Statistical hope of surviving drive loss vs zpool config

pmeunier · Mar 6, 2014

I have been wondering how many drives can you lose in a zpool and still have your data survive, given various vdev configurations. After many hours of searching I haven't found a statisfying statistical analysis from that perspective; probably, I don't know where to look. I made basic outcome calculations. Starting from the simplest cases, and assuming the loss of a drive is random over the zpool:

a) 4 drives in a RAID 10 (2 mirror vdevs)
probability of surviving the loss of first drive: 1
probability of surviving the loss of second drive: 2/3
Hope of surviving drive losses: 1.67 drives
Obviously a raidz2 will survive the loss of 2 drives, so a raidz2 of 4 drives is a bit safer than a RAID 10.

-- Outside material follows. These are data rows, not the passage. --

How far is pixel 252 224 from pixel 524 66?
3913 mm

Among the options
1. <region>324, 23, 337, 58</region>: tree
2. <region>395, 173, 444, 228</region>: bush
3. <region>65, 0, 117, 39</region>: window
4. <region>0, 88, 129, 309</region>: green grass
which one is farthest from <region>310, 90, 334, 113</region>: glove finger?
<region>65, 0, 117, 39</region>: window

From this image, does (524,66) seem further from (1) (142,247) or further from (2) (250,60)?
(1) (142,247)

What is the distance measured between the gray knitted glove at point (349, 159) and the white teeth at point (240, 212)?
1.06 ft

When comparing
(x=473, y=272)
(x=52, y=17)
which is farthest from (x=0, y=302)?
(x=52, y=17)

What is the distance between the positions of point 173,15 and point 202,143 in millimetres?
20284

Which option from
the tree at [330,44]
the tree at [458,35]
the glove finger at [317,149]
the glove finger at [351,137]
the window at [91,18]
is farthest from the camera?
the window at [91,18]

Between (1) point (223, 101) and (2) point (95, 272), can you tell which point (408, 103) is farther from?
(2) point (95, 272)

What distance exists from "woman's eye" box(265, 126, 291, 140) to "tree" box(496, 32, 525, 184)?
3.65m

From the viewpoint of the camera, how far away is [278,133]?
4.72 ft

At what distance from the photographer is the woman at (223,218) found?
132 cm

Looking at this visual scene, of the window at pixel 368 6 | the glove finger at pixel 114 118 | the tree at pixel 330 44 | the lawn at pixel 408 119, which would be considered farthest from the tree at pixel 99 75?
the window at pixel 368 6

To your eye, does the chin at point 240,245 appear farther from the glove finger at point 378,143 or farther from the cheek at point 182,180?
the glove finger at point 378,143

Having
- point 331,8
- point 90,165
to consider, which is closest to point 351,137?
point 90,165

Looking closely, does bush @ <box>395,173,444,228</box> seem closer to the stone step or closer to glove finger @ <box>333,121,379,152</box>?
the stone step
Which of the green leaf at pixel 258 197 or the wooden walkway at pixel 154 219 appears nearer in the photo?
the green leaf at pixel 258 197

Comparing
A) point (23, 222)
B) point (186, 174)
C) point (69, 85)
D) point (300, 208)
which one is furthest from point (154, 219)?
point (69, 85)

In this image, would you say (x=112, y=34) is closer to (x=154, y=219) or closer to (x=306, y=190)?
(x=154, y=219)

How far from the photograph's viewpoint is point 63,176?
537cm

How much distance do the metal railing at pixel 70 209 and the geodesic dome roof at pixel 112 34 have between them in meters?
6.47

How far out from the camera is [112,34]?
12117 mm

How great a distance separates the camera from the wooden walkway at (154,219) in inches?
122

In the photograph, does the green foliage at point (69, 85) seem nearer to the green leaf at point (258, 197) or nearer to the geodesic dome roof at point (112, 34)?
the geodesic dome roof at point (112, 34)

b) 2 raidz2 of 6 drives (12 drives total)
probability of surviving the loss of first drive: 1
probability of surviving the loss of 1 more drive: 1
probability of surviving the loss of 1 more drive: 6/8
(50% chance of a drive being lost to either vdev, 3 tries (2^3 = 8), you lose the zpool only if 3 drives all fail in the same vdev so there are only 2 ways of losing it)
probability of surviving the loss of 1 more drive: 6/8 * 6/16
(there are only 6 ways of surviving the loss of that last drive, out of 16 ways the failures can happen)
Hope of surviving drive losses: 3.03 drives

c) RAID 10 (6 mirror vdevs, 12 drives total)
probability of surviving the loss of first drive: 1
probability of surviving the loss of 1 more drive: 10/11
probability of surviving the loss of 1 more drive: 10/11 * 8/10
probability of surviving the loss of 1 more drive: 10/11 * 8/10 * 6/9
probability of surviving the loss of 1 more drive: 10/11 * 8/10 * 6/9 * 4/8
probability of surviving the loss of 1 more drive: 10/11 * 8/10 * 6/9 * 4/8 * 2/7
Hope of surviving drive losses: 3.42 drives

d) 3 raidz2 of 4 drives each (12 drives total)
probability of surviving the loss of first drive: 1
probability of surviving the loss of 1 more drive: 1
probability of surviving the loss of 1 more drive: 24/27
probability of surviving the loss of 1 more drive: 24/27 * 54/81
probability of surviving the loss of 1 more drive: 24/27 * 54/81 * 90/243
probability of surviving the loss of 1 more drive: 24/27 * 54/81 * 90/243 * 120/729
Hope of surviving drive losses: 3.74 drives

2) 2 raidz3 of 6 drives each (12 drives total)
probability of surviving the loss of first drive: 1
probability of surviving the loss of 1 more drive: 1
probability of surviving the loss of 1 more drive: 1
probability of surviving the loss of 1 more drive: 14/16
(50% chance of a drive being lost to either vdev, 4 tries (2^4 = 16), you lose the zpool only if 4 drives all fail in the same vdev so there are only 2 ways of losing it)
probability of surviving the loss of 1 more drive: 14/16 * 22/32
probability of surviving the loss of 1 more drive: 14/16 * 22/32 * 20/64
Hope of surviving drive losses: 4.66 drives

I'm a bit surprised that with 12 drives, 6 mirror vdevs (RAID 10) should be a bit safer than a zpool consisting of 2 raidz2 vdevs. I wonder if my calculations are sound...

pmeunier · Mar 6, 2014

ah silly me, no they are not sound because there isn't an even 50-50% chance of a loss being in either vdev (or 33% with 3 vdevs) -- it changes as losses happen. Has anyone seen a correct statistical analysis along those lines?

ralphbsz · Mar 7, 2014

pmeunier said:
After many hours of searching I haven't found a statisfying statistical analysis from that perspective; probably, I don't know where to look.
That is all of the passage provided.